### WORK REQUIRED
The answer is the full listing restated exactly, without any pictures.

### DATA SHOWN
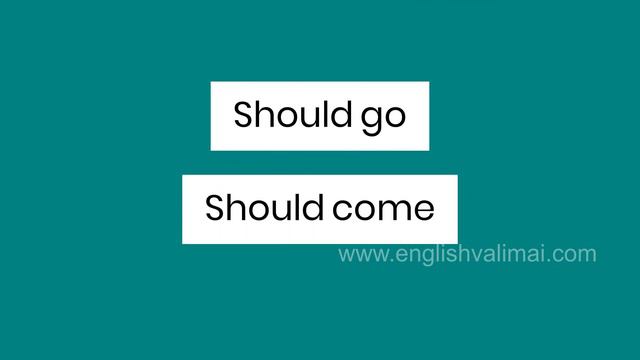 Top 10 Mistakes | Must, Should, Have to | English Valimai смотреть онлайн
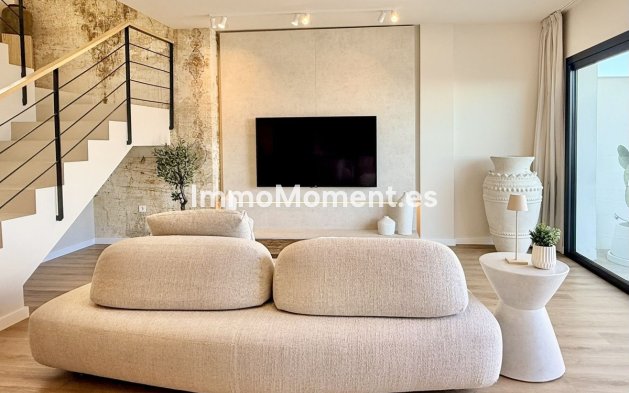 Revente - Maison mitoyenne - Marbella - Elviria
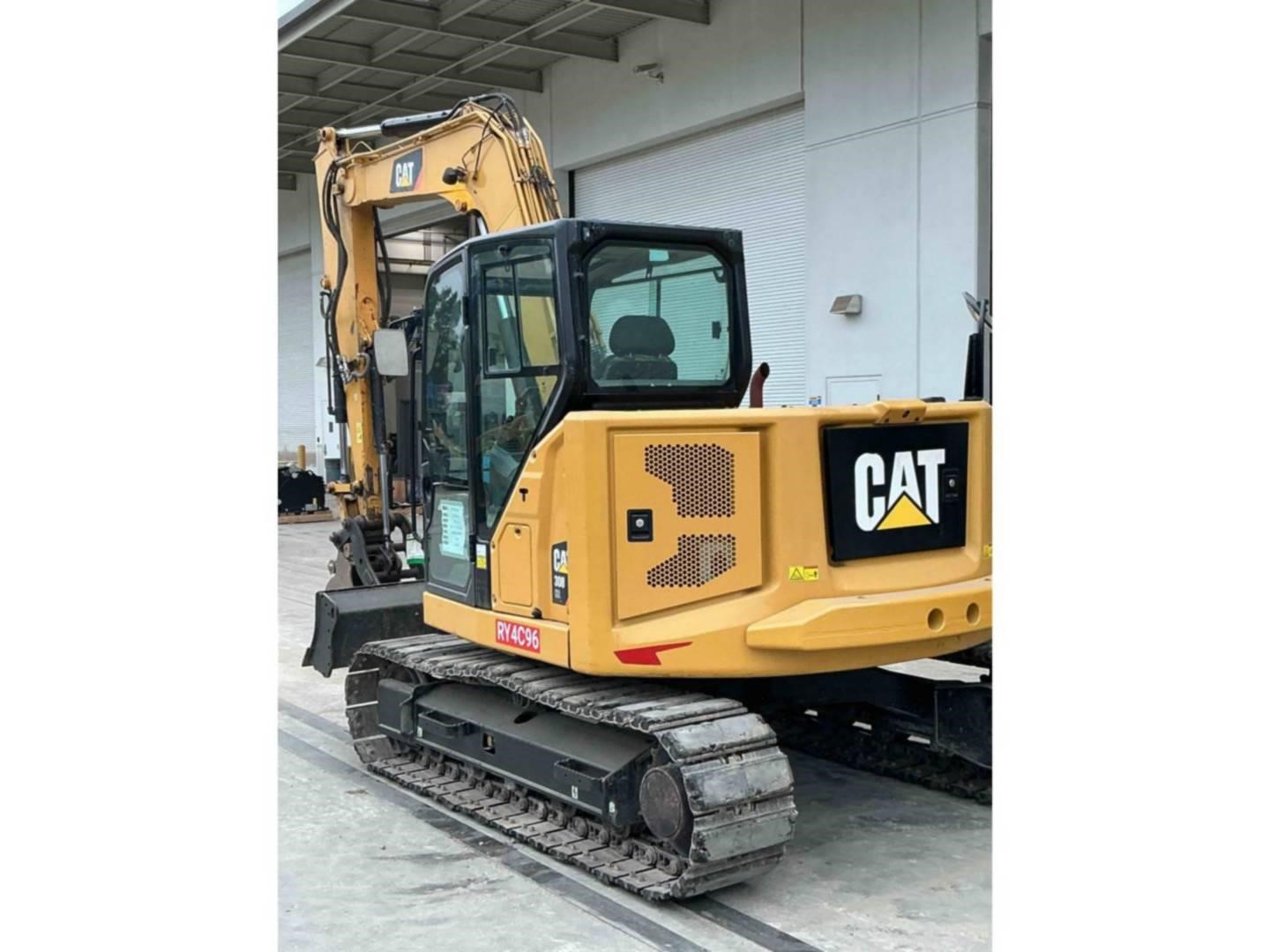2020 Caterpillar 308 CR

### THE COMPLETED TASK
 Top 10 Mistakes | Must, Should, Have to | English Valimai смотреть онлайн
 Revente - Maison mitoyenne - Marbella - Elviria
2020 Caterpillar 308 CR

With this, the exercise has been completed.